- **PROBLEM DESCRIPTION**:
Continue the story about taking four kids to Costco on a hot afternoon, picking up right after its last line.

++++ SELECTION

So the other day I was at Costco. For our overseas readers, Costco is grocery store on steroids. Everything in is it huge, bulk, wonderful. I love Costco. It’s very American.
I shop there often because my family somehow manages to consume like 3 loaves of bread and 2 gallons of milk a week, even though I rationed milk consumption to dinner-only since the kids kept getting dehydrated in this fucking Valley heat.
Why do I admit these things online? There’s something wrong with me.
Though I’m technically there for “staples,” the miracle is that once I enter those giant roll-up doors, I realize I pretty much need every single thing in the damn warehouse, but none of this has anything to do with the story.
So anyway, against my better judgment, I venture into Costco with all four kids. Yeah. That’s three plus a newborn, folks. I knew I was playing with fire. It was like 3pm and 104 degrees or some nonsense. 3pm sucks. Everybody’s tired and miserable and generally over it, but rather than staring at walls at home (or napping), I’m towing them all through the sun-kissed aisles of ridiculous American consumerism. The baby was asleep in his carseat but I knew it wouldn’t last. He’d been asleep too long. Georgia was nearing the point where her exhaustion turns into squirrel-on-crack behavior. Bouncing off the walls, I believe it’s called.
And the two other kids, well, they’re pretty reliable. They behave in Costco. MOSTLY.
My coffee had worn off.
The kids were hungry.

++++++++
++++ INFORMATION SUPPLIED

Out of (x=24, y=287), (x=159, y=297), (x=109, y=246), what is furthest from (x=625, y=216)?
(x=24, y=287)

++++++++

- **SOLVED PROBLEM**:
So, why, exactly, why was I doing this?
Because I was having a little dinner party for my mother-in-law’s birthday that evening, and I had no food, as per usual. No choice, motherfucker. GET THIS SHIT DONE.
We do okay as we walk through the aisles. I was going quickly. There were samples. I thought I might actually pull through without disaster.
Then we hit the checkout line. It became very, very clear to me that I will not pull through.
The baby starts doing that closed-eye head-turn “wah wah wah” thing. The fists start shaking, the legs kick a bit. Of course I start pushing the stroller back and forth, doing the frantic “Shh shh shh” thing, but I know it’s not going to work.
He settles for a moment. Five seconds letter he’s back at it with more force.
“Fuck. Should have put him in the carrier.”
But I didn’t want him on my body. IT’S 9 MILLION DEGREES and the thought of 30 minutes in air-conditioned Costco without a sweaty head and 20 feet of material across my chest just sounded too amazing. Sometimes we need our bodies back for a moment, ya feel me?
I glance at the line ahead of me and see the slowest moving humans on the planet. They’re enjoying a chat with the checkout dude. I realize this hell is my own.
The baby’s really getting worked up now. I remove him from the seat but he wants to nurse, bad. It’s been over 2 hours at this point. He’s clearly wondering how he’s managed to stay alive this long.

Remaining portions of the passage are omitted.